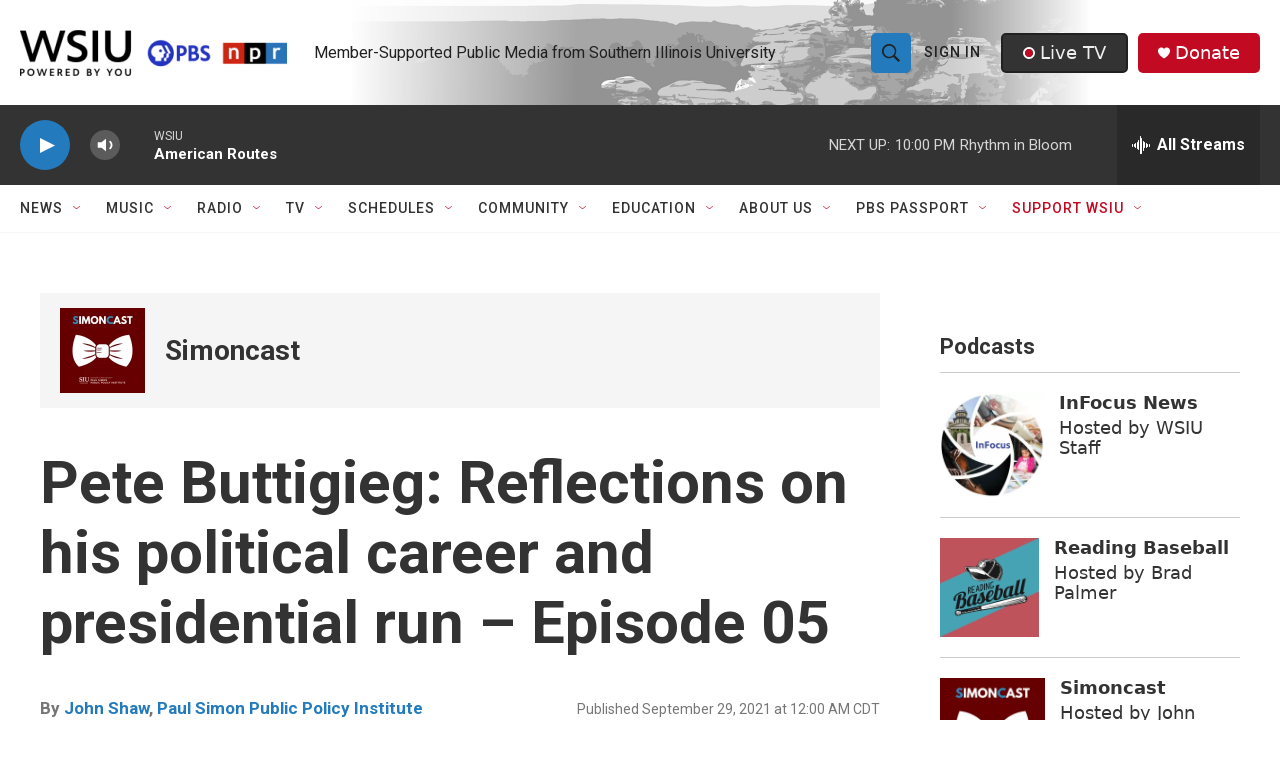

--- FILE ---
content_type: text/html; charset=utf-8
request_url: https://www.google.com/recaptcha/api2/aframe
body_size: 151
content:
<!DOCTYPE HTML><html><head><meta http-equiv="content-type" content="text/html; charset=UTF-8"></head><body><script nonce="e2N97CSCasjSDLOtW68fwQ">/** Anti-fraud and anti-abuse applications only. See google.com/recaptcha */ try{var clients={'sodar':'https://pagead2.googlesyndication.com/pagead/sodar?'};window.addEventListener("message",function(a){try{if(a.source===window.parent){var b=JSON.parse(a.data);var c=clients[b['id']];if(c){var d=document.createElement('img');d.src=c+b['params']+'&rc='+(localStorage.getItem("rc::a")?sessionStorage.getItem("rc::b"):"");window.document.body.appendChild(d);sessionStorage.setItem("rc::e",parseInt(sessionStorage.getItem("rc::e")||0)+1);localStorage.setItem("rc::h",'1763264325301');}}}catch(b){}});window.parent.postMessage("_grecaptcha_ready", "*");}catch(b){}</script></body></html>

--- FILE ---
content_type: image/svg+xml
request_url: https://npr.brightspotcdn.com/resource/00000177-1bc0-debb-a57f-dfcf4a950000/styleguide/assets/icons/npr-app.28d70caa0c6766864486a8fe7352145f.svg
body_size: 1582
content:
<?xml version="1.0" encoding="UTF-8"?>
<svg id="Layer_1" data-name="Layer 1" xmlns="http://www.w3.org/2000/svg" viewBox="0 0 508.22 166.13">
  <defs>
    <style>
      .cls-1 {
        fill: #d62021;
      }

      .cls-1, .cls-2, .cls-3, .cls-4 {
        stroke-width: 0px;
      }

      .cls-2 {
        fill: #237bbd;
      }

      .cls-3 {
        fill: #000005;
      }

      .cls-4 {
        fill: #fff;
      }
    </style>
  </defs>
  <polygon class="cls-1" points="169.8 166.13 169.8 0 0 0 0 166.13 169.8 166.13 169.8 166.13"/>
  <polygon class="cls-3" points="340.43 166.13 340.43 0 169.8 0 169.8 166.13 340.43 166.13 340.43 166.13"/>
  <polygon class="cls-2" points="508.22 166.13 508.22 0 340.43 0 340.43 166.13 508.22 166.13 508.22 166.13"/>
  <path class="cls-4" d="M102.71,128.09v-50.35c0-7.43-1.43-12.85-4.29-16.27-2.86-3.42-7.53-5.13-14.01-5.13-3,0-6.2.84-9.61,2.52-3.4,1.68-6.06,3.77-7.96,6.27v62.96h-20.38V40.62h14.69l3.75,8.16c5.55-6.41,13.74-9.63,24.58-9.63s18.59,3.11,24.6,9.33c6.02,6.22,9.02,14.91,9.02,26.05v53.56h-20.4Z"/>
  <path class="cls-4" d="M253.51,129.81c13.34,0,23.86-3.86,31.56-11.59,7.71-7.73,11.56-18.74,11.56-33.05,0-30.68-13.93-46.02-41.81-46.02-7.46,0-13.74,2.45-18.87,7.35v-5.88h-20.39v110.69h20.39v-25.34c5.28,2.56,11.13,3.84,17.57,3.84h0ZM248.96,56.59c9.39,0,16.12,2.11,20.2,6.31,4.07,4.21,6.09,11.46,6.09,21.78,0,9.67-2.04,16.73-6.15,21.21-4.09,4.47-10.83,6.71-20.22,6.71-4.93,0-9.25-1.49-12.94-4.48v-45.84c3.8-3.79,8.13-5.7,13.02-5.7h0Z"/>
  <path class="cls-4" d="M448.31,59.79c-3.63-2.29-7.6-3.44-11.92-3.44-4.72,0-8.9,2.14-12.55,6.43-3.67,4.29-5.49,9.52-5.49,15.7v49.62h-20.4V40.62h20.4v8.36c5.68-6.55,13.24-9.83,22.66-9.83,6.93,0,12.23,1.06,15.91,3.18l-8.62,17.46h0Z"/>
</svg>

**EXERCISE DETAILS:** Look for the word "fill" in the data, then return every line that contains it.

**ANSWER SPACE:**
        fill: #d62021;
        fill: #237bbd;
        fill: #000005;
        fill: #fff;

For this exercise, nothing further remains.